Ever since the topic of stimulus tapering was aired in June, the Fed has hastened to clarify its message: We’ll taper if and only if the data argues for tapering. Generally unimpressed with the U.S. recovery since then, the tough talk on tapering has noticeably cooled.
The gradual reduction of the Fed’s bond-buying program is not the only stimulus-slowing measure that the Fed may expect to put on extended hold. Interest-rate increases, which the Fed has stated could begin once unemployment reaches the threshold of 6.5%, will be contingent on other factors as well. “Additional measures of labor market conditions, indicators of inflation pressures and inflation expectations, and readings on financial developments,” the Fed has stated, could also play critical roles in determining the course of future Fed policy.

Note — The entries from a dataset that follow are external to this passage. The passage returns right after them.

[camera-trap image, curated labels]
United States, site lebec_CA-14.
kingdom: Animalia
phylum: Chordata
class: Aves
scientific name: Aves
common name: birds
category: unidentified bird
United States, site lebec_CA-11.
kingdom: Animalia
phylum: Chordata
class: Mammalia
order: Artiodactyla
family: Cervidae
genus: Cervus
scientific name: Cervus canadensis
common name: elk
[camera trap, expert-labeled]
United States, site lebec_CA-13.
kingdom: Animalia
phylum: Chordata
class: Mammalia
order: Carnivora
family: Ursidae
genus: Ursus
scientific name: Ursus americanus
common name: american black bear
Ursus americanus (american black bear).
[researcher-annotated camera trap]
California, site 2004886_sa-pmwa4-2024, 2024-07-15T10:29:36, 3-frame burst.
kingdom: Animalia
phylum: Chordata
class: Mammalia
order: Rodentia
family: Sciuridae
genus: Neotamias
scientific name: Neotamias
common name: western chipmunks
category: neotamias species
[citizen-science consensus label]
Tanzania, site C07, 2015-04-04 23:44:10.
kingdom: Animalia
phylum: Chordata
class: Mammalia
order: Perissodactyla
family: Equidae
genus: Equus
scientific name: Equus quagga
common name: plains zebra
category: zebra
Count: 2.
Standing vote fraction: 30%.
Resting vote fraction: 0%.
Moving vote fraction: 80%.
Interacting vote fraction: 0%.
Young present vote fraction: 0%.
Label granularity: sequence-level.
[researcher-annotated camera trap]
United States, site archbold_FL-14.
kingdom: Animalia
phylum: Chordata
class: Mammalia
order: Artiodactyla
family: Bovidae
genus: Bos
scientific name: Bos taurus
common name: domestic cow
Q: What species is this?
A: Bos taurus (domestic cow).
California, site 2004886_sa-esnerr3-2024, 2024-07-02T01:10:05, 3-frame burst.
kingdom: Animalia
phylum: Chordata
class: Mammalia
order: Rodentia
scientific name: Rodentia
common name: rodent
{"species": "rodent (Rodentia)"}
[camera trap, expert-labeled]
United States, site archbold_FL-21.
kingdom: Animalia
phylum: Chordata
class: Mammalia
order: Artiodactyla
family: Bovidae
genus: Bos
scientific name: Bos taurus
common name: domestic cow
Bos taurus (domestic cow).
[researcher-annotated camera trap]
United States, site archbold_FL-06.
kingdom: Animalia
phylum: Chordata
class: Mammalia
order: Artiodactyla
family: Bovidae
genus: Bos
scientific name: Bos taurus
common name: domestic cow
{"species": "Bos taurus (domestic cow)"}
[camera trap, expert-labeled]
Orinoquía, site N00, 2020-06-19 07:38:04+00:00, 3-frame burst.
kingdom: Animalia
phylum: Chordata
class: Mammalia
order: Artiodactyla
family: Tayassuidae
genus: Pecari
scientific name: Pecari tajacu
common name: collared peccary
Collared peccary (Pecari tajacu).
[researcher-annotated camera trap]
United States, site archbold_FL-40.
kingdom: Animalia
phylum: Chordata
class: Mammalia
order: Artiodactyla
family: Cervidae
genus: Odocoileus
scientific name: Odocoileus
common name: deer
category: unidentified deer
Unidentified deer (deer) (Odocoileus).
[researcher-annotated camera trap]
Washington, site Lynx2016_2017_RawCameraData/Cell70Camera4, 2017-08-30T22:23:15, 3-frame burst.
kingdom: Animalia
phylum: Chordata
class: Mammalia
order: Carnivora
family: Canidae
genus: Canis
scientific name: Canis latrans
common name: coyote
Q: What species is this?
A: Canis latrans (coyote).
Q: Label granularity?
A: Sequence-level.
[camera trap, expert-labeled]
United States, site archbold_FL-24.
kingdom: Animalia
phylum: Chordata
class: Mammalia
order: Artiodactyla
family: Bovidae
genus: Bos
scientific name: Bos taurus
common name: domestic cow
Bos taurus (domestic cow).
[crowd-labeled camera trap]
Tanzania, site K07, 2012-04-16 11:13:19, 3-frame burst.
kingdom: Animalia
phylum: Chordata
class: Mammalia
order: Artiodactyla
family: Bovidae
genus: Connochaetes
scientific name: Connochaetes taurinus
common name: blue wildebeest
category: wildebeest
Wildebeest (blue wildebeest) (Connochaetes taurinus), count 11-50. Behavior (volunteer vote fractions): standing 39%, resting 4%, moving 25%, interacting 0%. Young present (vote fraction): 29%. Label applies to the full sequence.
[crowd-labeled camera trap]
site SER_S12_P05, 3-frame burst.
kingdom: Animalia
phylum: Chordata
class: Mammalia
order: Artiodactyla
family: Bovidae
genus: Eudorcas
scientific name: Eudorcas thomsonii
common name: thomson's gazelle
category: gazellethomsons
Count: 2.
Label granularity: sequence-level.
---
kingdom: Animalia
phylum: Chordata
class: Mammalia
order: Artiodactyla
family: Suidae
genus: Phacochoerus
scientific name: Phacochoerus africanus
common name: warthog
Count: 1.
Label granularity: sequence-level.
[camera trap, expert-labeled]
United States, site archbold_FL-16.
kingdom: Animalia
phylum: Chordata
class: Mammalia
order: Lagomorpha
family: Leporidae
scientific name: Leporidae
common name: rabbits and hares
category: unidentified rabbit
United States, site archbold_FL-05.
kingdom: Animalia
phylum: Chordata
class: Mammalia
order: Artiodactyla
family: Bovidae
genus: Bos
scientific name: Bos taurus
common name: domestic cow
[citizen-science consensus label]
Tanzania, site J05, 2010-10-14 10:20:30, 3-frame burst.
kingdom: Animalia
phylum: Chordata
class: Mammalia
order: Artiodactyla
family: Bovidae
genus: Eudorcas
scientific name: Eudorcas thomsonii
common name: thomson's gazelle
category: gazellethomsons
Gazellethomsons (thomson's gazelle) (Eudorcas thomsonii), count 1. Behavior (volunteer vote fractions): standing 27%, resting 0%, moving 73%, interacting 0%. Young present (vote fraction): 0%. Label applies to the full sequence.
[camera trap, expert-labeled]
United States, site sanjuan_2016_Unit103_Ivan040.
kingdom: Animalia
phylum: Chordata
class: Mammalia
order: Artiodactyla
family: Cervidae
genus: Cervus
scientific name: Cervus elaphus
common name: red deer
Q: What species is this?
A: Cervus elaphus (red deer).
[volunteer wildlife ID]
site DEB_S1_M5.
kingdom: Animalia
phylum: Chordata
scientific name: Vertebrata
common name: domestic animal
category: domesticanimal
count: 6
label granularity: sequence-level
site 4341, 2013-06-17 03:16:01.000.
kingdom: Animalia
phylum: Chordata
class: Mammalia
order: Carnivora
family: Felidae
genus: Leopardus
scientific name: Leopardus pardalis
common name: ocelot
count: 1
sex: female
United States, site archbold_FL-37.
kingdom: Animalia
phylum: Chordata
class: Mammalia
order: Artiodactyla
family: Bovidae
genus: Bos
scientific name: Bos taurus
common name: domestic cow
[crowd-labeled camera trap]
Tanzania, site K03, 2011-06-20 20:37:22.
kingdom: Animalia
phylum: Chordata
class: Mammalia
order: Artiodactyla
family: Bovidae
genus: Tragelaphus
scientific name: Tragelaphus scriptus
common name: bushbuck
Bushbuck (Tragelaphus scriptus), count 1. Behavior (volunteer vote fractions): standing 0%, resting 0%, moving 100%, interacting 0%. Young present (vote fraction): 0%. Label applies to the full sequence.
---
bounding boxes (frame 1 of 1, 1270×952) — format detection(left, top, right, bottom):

Consensus gives way to uncertainty
With its emphasis on contingency at both its mid-September and late-October meetings, the Fed has destabilized the market’s ability to form consensus policy expectations and turned the market back on what the data can tell us about how the economy is doing. In our view, this makes for a continuing regime of rate volatility driven by real-time economic releases.
Misreading labor participation a rising problem for policymakers
The Fed and market observers, of course, may read the data differently, which makes it doubly hard to know when and how quickly policy may change. Reading between the lines of Fed statements, we believe the Fed may be interpreting U.S. employment data in such a way that it will be inclined to keep policy highly accommodative for longer. According to our analysis of labor-related data, however, we think the Fed could reverse its rate policy more quickly than it suggests. In particular, we read the data on labor participation — which is intimately tied to the unemployment rate and GDP growth — as the potential catalyst for a wage-inflation surprise that could lead to a rapid tightening of policy ahead of the Fed’s current guidance.